— TASK DESCRIPTION —
Express the entries below as a Markdown table with the columns Row and Line. Start at the line containing "Approximately how far", end at the last line of the entries, and leave out blank lines.

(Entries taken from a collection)

start

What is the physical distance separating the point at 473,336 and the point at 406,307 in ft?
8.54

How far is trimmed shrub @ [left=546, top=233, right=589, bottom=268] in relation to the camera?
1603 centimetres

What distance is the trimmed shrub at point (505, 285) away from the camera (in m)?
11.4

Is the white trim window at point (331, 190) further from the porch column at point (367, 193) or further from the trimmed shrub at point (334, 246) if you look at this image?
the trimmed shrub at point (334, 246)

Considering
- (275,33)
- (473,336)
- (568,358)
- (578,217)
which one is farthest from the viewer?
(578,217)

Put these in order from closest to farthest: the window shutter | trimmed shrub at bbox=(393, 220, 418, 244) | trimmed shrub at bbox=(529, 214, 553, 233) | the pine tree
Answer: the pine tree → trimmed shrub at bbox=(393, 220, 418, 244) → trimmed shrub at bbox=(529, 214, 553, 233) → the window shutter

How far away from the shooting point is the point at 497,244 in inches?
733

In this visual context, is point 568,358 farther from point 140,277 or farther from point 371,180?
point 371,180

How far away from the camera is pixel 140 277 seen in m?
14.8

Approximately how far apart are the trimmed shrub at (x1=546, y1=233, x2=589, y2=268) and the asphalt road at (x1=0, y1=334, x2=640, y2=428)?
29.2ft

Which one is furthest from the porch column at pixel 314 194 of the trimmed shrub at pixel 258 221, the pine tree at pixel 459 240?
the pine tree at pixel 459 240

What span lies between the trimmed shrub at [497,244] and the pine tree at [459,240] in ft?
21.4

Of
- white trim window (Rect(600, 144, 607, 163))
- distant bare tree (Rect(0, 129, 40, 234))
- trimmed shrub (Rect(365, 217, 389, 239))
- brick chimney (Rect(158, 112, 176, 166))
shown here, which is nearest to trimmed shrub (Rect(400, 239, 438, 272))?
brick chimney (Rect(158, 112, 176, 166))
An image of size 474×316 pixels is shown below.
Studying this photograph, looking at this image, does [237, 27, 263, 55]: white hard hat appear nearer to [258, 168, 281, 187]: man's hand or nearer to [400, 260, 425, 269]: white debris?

end

— CORRECT ANSWER —
| Row | Line |
|---|---|
| 1 | Approximately how far apart are the trimmed shrub at (x1=546, y1=233, x2=589, y2=268) and the asphalt road at (x1=0, y1=334, x2=640, y2=428)? |
| 2 | 29.2ft |
| 3 | Which one is furthest from the porch column at pixel 314 194 of the trimmed shrub at pixel 258 221, the pine tree at pixel 459 240? |
| 4 | the pine tree at pixel 459 240 |
| 5 | What span lies between the trimmed shrub at [497,244] and the pine tree at [459,240] in ft? |
| 6 | 21.4 |
| 7 | Of |
| 8 | - white trim window (Rect(600, 144, 607, 163)) |
| 9 | - distant bare tree (Rect(0, 129, 40, 234)) |
| 10 | - trimmed shrub (Rect(365, 217, 389, 239)) |
| 11 | - brick chimney (Rect(158, 112, 176, 166)) |
| 12 | shown here, which is nearest to trimmed shrub (Rect(400, 239, 438, 272))? |
| 13 | brick chimney (Rect(158, 112, 176, 166)) |
| 14 | An image of size 474×316 pixels is shown below. |
| 15 | Studying this photograph, looking at this image, does [237, 27, 263, 55]: white hard hat appear nearer to [258, 168, 281, 187]: man's hand or nearer to [400, 260, 425, 269]: white debris? |